We demonstrate 2 different storage formats for planar YUV textures:

  1. In the first, we use a 2-layer grayscale texture. The u and v planes fit in a single layer since they’re half the size (in both dimensions).

  2. In the second, we use 3 different grayscale textures. The u and v textures are half the size in each dimension making for more efficent storage.

While the differences are subtle, the first option reduces the overall total number of Textures that are maintained in the scene, while the second can save some storage space on the GPU.

Benchmarks

This script can be done to benchmark for different formats. We’ve performed benchmarks against videos encoded with yuv420p and we’ve found that that using yuv420p data is certainly the fastest. Using rgba is a bit slower, although it consumes more memory, so its disadvantage may increase for heavy workloads. Reading the data as RGB has terrible performance. We believe that this is caused by the fact that RGB images must be converted to RGBA pior to uploading them to the GPU. This is unfortunate, because it’s the format that many default to. See https://github.com/pygfx/pygfx/pull/873 for details.
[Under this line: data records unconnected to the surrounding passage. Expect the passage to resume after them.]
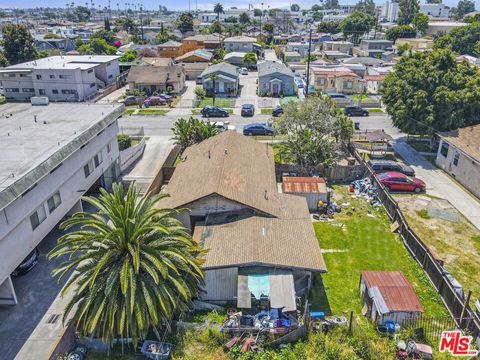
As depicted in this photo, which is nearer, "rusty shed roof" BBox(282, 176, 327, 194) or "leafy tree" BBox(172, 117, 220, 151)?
A: "rusty shed roof" BBox(282, 176, 327, 194)

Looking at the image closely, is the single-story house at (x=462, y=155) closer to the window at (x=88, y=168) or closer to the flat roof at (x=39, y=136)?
the flat roof at (x=39, y=136)

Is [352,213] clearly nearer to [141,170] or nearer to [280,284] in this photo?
[280,284]

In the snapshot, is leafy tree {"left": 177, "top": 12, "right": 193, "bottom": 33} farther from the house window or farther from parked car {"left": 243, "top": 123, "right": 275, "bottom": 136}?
the house window

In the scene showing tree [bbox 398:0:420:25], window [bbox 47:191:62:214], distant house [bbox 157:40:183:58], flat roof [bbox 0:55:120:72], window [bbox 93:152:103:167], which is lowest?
window [bbox 47:191:62:214]

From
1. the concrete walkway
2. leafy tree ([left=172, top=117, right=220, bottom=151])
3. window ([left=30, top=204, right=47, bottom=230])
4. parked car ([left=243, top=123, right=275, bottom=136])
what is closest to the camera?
window ([left=30, top=204, right=47, bottom=230])

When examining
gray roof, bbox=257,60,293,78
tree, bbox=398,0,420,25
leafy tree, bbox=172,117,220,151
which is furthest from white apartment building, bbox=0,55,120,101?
tree, bbox=398,0,420,25
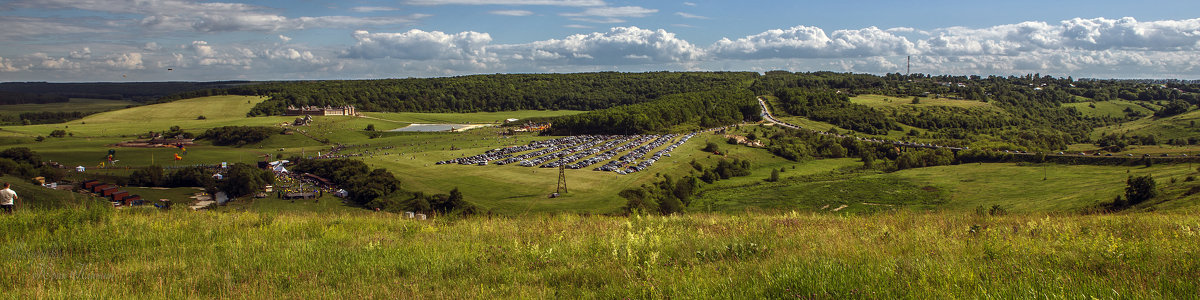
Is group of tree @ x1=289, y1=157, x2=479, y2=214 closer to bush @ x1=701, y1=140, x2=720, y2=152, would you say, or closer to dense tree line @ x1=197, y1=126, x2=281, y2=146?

By: Mark Harfouche and Almar Klein Date: Nov 2024

video yuv
Imageio: 'cockatoo_yuv420.mp4' was not found on your computer; downloading it now.
Try 1. Download from https://github.com/imageio/imageio-binaries/raw/master/images/cockatoo_yuv420.mp4 (1.7 MB)
Downloading: 8192/1739190 bytes (0.5%)1739190/1739190 bytes (100.0%)
  Done
File saved as /home/docs/.imageio/images/cockatoo_yuv420.mp4.
Reading video from /home/docs/.imageio/images/cockatoo_yuv420.mp4
Format: yuv420p
Color range: limited
Offscreen: False
Three grid YUV: False
Reading video in yuv420p format: 484.05 frames per second

██ pygfx_adapter_info:

      vendor:  llvmpipe
architecture:
      device:  llvmpipe (LLVM 15.0.7, 256 bits)
 description:  Mesa 23.2.1-1ubuntu3.1~22.04.3 (LLVM 15.0.7)
   vendor_id:  65.5K
   device_id:  0
adapter_type:  CPU
backend_type:  Vulkan

import os
import time

import wgpu
import numpy as np
from rendercanvas.auto import RenderCanvas, loop
from rendercanvas.offscreen import OffscreenRenderCanvas
import pygfx as gfx
import imageio
import av


if "PYTEST_CURRENT_TEST" not in os.environ:
    import argparse

    parser = argparse.ArgumentParser(description="Video YUV Demo")
    parser.add_argument(
        "--format",
        type=str,
        default="yuv420p",
        help=(
            "The format in which the data will be decoded out of FFMPEG. "
            "Choose from 'rgb24', 'rgba', 'yuv420p', 'yuv444p'."
        ),
    )
    parser.add_argument(
        "--filename",
        type=str,
        help="Filename of the video file. If unset, we will use a stock video from imageio.",
    )
    parser.add_argument(
        "--colorrange",
        type=str,
        default="limited",
        help="Choose from 'limited', 'full'. Only valid for yuv420p and yuv444p",
    )
    parser.add_argument(
        "--offscreen",
        action=argparse.BooleanOptionalAction,
        default=False,
        help=(
            "Render to offscreen canvas. This can be used to benchmark the shader pipeline performance. "
            "If False, the frame rate's upper bound will be limited to that of the "
            "GUI framework's. Typically this is 30, 60, or 120 fps."
        ),
    )
    parser.add_argument(
        "--three-grid-yuv",
        action=argparse.BooleanOptionalAction,
        default=False,
        help="Use three distinct grids for YUV components.",
    )
    args = parser.parse_args()
    FORMAT = args.format
    COLORRANGE = args.colorrange
    OFFSCREEN = args.offscreen
    THREE_GRID_YUV = args.three_grid_yuv

    if args.filename:
        FILENAME = args.filename
    else:
        FILENAME = None
else:
    OFFSCREEN = False
    COLORRANGE = "limited"
    FORMAT = "yuv444p"
    THREE_GRID_YUV = False
    FILENAME = None


if FILENAME is None:
    # yuv444p
    if FORMAT == "yuv444p":
        FILENAME = imageio.core.Request("imageio:cockatoo.mp4", "r?").filename
    else:  # FORMAT in ["yuv420p", "yuv420p-3plane"]:
        FILENAME = imageio.core.Request("imageio:cockatoo_yuv420.mp4", "r?").filename


print(f"Reading video from {FILENAME}")
print(f"Format: {FORMAT}")
print(f"Color range: {COLORRANGE}")
print(f"Offscreen: {OFFSCREEN}")
print(f"Three grid YUV: {THREE_GRID_YUV}")


def video_width_height():
    with av.open(FILENAME) as container:
        return (container.streams[0].width, container.streams[0].height)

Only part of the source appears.